Q: I noticed that you have this iron oxide red pigment listed as PR42. Is that a typo? I've never seen an iron oxide red with this index number. PY42, as you know, is a yellow iron oxide. I recently purchased this pigment from you and am very pleased with it. It mixes with titanium white to make very vibrant peaches and corral pinks, which is what I was hoping it would do for me. It even has a higher tinting strength than my iron oxide red medium. Is this a micronized pigment? Is this pigment the same as iron oxide red light 110? Thank you, Randall
A: Sorry about the typo. You're right, it is PR110. This is a standard iron oxide and not a micronized pigment
Q: Which of your red IRON OXIDE pigments would lend itself best to mixing glowing pinks and peaches? I know they are all of good quality, but one must stand out as best for clean pinks and peaches. Or perhaps one of the natural earths would be better suited?

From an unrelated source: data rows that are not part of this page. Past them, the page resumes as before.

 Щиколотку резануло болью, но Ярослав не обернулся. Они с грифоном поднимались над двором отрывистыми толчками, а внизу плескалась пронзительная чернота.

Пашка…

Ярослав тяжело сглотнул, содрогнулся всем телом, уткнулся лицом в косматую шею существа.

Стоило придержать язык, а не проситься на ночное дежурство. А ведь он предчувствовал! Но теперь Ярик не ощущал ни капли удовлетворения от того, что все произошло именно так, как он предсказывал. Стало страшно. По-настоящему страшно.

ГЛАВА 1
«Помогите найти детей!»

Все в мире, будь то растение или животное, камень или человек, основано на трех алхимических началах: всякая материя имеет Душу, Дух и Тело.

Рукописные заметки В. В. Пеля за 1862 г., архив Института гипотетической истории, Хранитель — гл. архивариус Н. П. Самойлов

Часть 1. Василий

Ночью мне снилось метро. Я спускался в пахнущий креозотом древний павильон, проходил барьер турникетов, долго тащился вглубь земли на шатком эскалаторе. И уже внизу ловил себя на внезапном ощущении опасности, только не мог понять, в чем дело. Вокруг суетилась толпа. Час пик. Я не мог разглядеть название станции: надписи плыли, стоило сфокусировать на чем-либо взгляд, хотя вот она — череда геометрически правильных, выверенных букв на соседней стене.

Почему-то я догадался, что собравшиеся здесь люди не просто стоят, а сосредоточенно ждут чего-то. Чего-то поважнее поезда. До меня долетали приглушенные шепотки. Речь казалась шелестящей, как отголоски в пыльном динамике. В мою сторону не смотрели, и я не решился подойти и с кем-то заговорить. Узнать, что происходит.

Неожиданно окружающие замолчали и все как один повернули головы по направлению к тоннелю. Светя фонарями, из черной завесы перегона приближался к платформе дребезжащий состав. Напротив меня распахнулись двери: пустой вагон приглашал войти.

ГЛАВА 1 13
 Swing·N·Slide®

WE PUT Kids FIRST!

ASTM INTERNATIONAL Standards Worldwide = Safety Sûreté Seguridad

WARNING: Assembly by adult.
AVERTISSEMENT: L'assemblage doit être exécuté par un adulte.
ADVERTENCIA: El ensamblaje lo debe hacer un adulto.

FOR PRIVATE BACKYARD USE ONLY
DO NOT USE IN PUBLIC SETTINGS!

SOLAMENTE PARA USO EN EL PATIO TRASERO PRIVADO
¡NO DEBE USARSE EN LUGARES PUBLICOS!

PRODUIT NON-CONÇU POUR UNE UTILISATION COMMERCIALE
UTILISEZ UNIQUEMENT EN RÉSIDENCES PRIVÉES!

A: Without doing extensive testing, we would estimate that the Iron Oxide Red Light would turn pink with white, while the Iron Oxide Red Medium would be more of a peachy shade when blended with white. Both of these colors would generate very bright and synthetic looking shades. Such natural pigments as Burnt Sienna or Venetian Red would yield more natural looking shades.
Q: What is the highest chroma Earth, or oxide, red you carry? Same question in regard to your yellow ochres and siennas. Thanks. R
PS-Is there a forum on your site where general paint making questions may be asked that don't pertain to a specific product?
A: All of our natural earth pigments rival the brilliance of manufactured iron oxide pigments. This is due to the fact that all of our natural earth pigments have a higher concentration of naturally occurring iron oxide, than most other earth pigments.
We have found that using our on-line catalog is the best forum to answer questions. What better place to find answers, than right where the product is available?